Und jetzt hinein in die bunte 9T-Welt, die wir für euch in subjektiver Form (Texte und Meinungen) und objektiver Form (Testcenter) aufbereitet haben. Dazu ­zeigen wir euch heiße Customumbauten und ­neues ­Zubehör für Münchens Heritage-Reihe.
 

Interview Edgar Heinrich,

Head of Design BMW Motorrad, zur Geschichte der 9T-Reihe

Von den Ursprüngen des Custom Concepts bis zu den fünf Modellversionen heute ist die 9T für BMW-Verhältnisse ein ungewöhnliches Motorrad, gekennzeichnet von einem geradezu progressiv umgesetzten Klassik-Design. Wie seid ihr dazu gekommen?
Die Grundidee der BMW R nineT reicht tatsächlich zurück zum Anfang der 2000er Jahre. Zusammen mit meinen Freunden Ola (Stenegard) und Wolfi baute ich regelmäßig Motorräder um. Das war ­damals noch nicht so „normal“ wie heute. Meine alte R51/3 wurde zu einer Art Bobber – einer redu­zierten Variante der Standard R51/3. Wir fanden das Resultat cool, allerdings war eine „gechoppte“ Original-R51 damals ein Unding. Diese Art, eine klassische BMW zu sehen, war tatsächlich neu.

Und wie hielt die dann Einzug in die heiligen Hallen?
Mit dieser umgebauten R51/3 fuhr ich eines Tages ins Büro und einige Kollegen, unter anderem aus dem BMW-Motorrad-Management, fanden das sehr interessant. Man einigte sich darauf, ­eine „moderne“ Variante davon als Designkonzept zu erstellen. Basis war ein HP2-Enduro-Rahmen, drum herum bauten wir das Custom Concept.

Wer ist wir?
Ein Team von engagierten Motorrad-Designern. Torsten Dauner zeichnete die tollen Entwürfe mit den vielen Varianten, die wir heute als Custom Concept kennen.
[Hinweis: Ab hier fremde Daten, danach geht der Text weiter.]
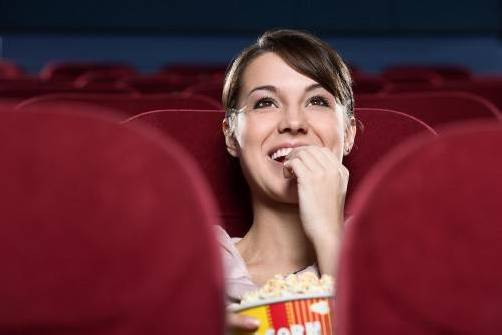 Young woman with popcorn watching a movie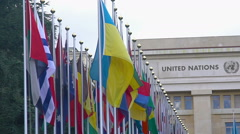 National flags of UN member countries flapping in front of Palace of Nations Stock Footage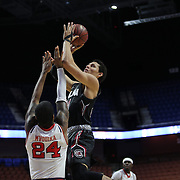 Michael Carrera, South Carolina, shoots over Ron Mvouika, St. John's, during the St. John's vs South Carolina Men's College Basketball game in the Hall of Fame Shootout Tournament at Mohegan Sun Arena, Uncasville, Connecticut, USA. 22nd December 2015. Photo Tim Clayton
Wieso viele statt einer Variante?
Die Grundidee eines sehr reduzierten, auf klassischen BMW-Elementen beruhenden Designkonzeptes wurde von Anfang an ergänzt durch das Konzept der Individualisierung durch Austausch der Komponenten, damals absolut neu für BMW Motorrad. Es erschien uns sehr reizvoll und logisch, durch den Austausch einiger weniger – aber der richtigen! – Komponenten völlig unterschiedliche Charaktere zu erschaffen. Wir ließen da unserem Spieltrieb freien Lauf und das Ganze machte riesigen Spaß.
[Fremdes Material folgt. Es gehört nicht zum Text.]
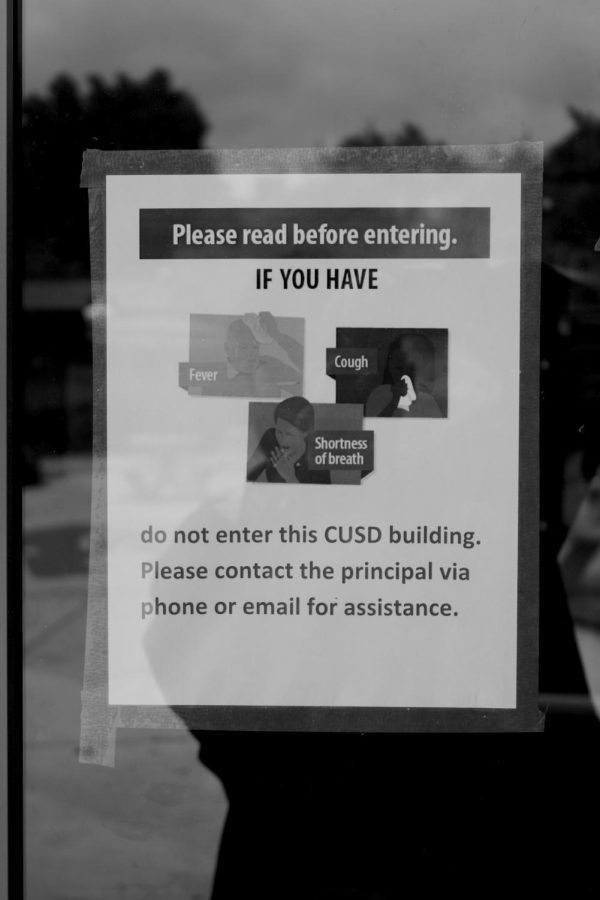 Warnings line the windows and doors of CHS buildings for those teachers who still have campus access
Und wie kam es unter diesen Vorzeichen zu dem Begriff „Heritage“?
Der Begriff Heritage bezeichnet, dass es nicht  ­darum geht, ein technisch modernes Motorrad „alt“ aussehen zu lassen, sondern den klassischen ererbten Kern zu identifizieren, modern zu interpretieren. Der Boxer, die bewusst einfache Formen­sprache, ikonische Details oder auch die Farbe spielen hier eine wichtige Rolle.
 
Von der Vorstellung des Custom Concepts 2008 bis zum fertigen Motorrad 2014 sind dann doch einige Jahre ins Land gegangen. Woran lag das?
Das Custom Concept gefiel vielen Leuten im Unter­nehmen, aber der Zeitgeist war noch nicht reif für so ein Motorrad. BMW und die gesamte Motorradindustrie war noch dem Prinzip „Höher-schneller-weiter“ verhaftet und sehr technikgetrieben. Die Kernkompetenzen von BMW manifestierten sich vor allem in modernster Technologie. Wir kennen alle die rasante Entwicklung der digitalen Innovationen, künstlicher Intelligenz, Konnektivität und Vernetzung in den letzten Jahrzehnten. All das ist selbstverständlich geworden, wir leben täglich damit. Gleichzeitig beginnen viele Menschen, ­eine gewisse Leere zu spüren und versuchen, diese zu kompensieren – eben auch über solch maximal analoge Dinge wie ein klassisches Motorrad. Das lebt nicht von der letzten technischen Inno­vation, sondern betont Entschleunigung, beweist Ehrlichkeit durch echte Materialien, inszeniert ­Mechanik als Luxus.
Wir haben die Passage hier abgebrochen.